[BEGIN Passage given]

Isolated MaaS 2.5 Rack Controller, also confused with "dpkg-reconfigure" options


#1

Hey guys,

I’m trying to split my MaaS deployments into two, first server will be for MaaS Region Controller and the second, isolated, will be the MaaS Rack Controller.

However, since my network topology is a bit complex (yes, just a bit), the Machine’s deployments are failing if I run the Rack stuff in a separated server. When they’re running on the same server, it’s all good.

Here is my network topology:

Number of VLANs: 3

VLAN 2: Called “Metal”, Subnet 192.168.0.0/22, ONLY to ssh into MaaS’ boxes (default gw for both Region and Rack)

VLAN 3: Called “Maas-PXE”, Subnet 192.168.4.0/22, ONLY for MaaS’ PXE Boot (not the default gw of the nodes)

VLAN 4: Called “Public”, Subnet 172.29.232.0/22, ONLY for deployed Machines (this is the default gw of them and how users will reach them)

1- MaaS Region Controller have only 1 IP, 192.168.0.5
2- MaaS Rack Controller have 2 IPs, 192.168.0.10 AND 192.168.4.10 (PXE Net)

[END Passage given]
[BEGIN Data provided]

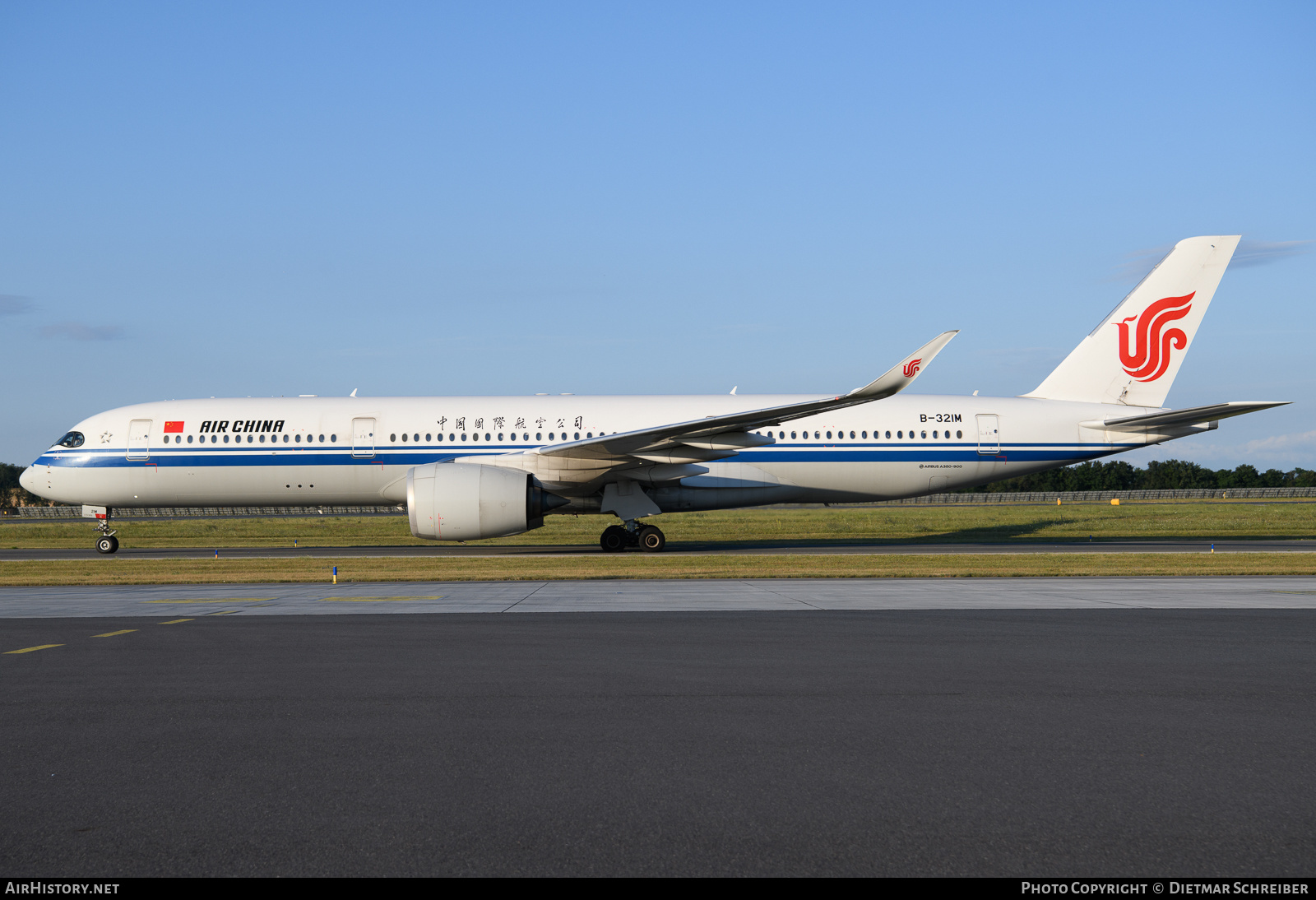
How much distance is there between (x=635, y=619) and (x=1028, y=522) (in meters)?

[END Data provided]

Short problem ->
Please reproduce the MaaS forum thread starting at "VLAN 2: Called" and ending at "will reach them)", swapping "Metal" for "Admin".

Output ->
VLAN 2: Called “Admin”, Subnet 192.168.0.0/22, ONLY to ssh into MaaS’ boxes (default gw for both Region and Rack)

VLAN 3: Called “Maas-PXE”, Subnet 192.168.4.0/22, ONLY for MaaS’ PXE Boot (not the default gw of the nodes)

VLAN 4: Called “Public”, Subnet 172.29.232.0/22, ONLY for deployed Machines (this is the default gw of them and how users will reach them)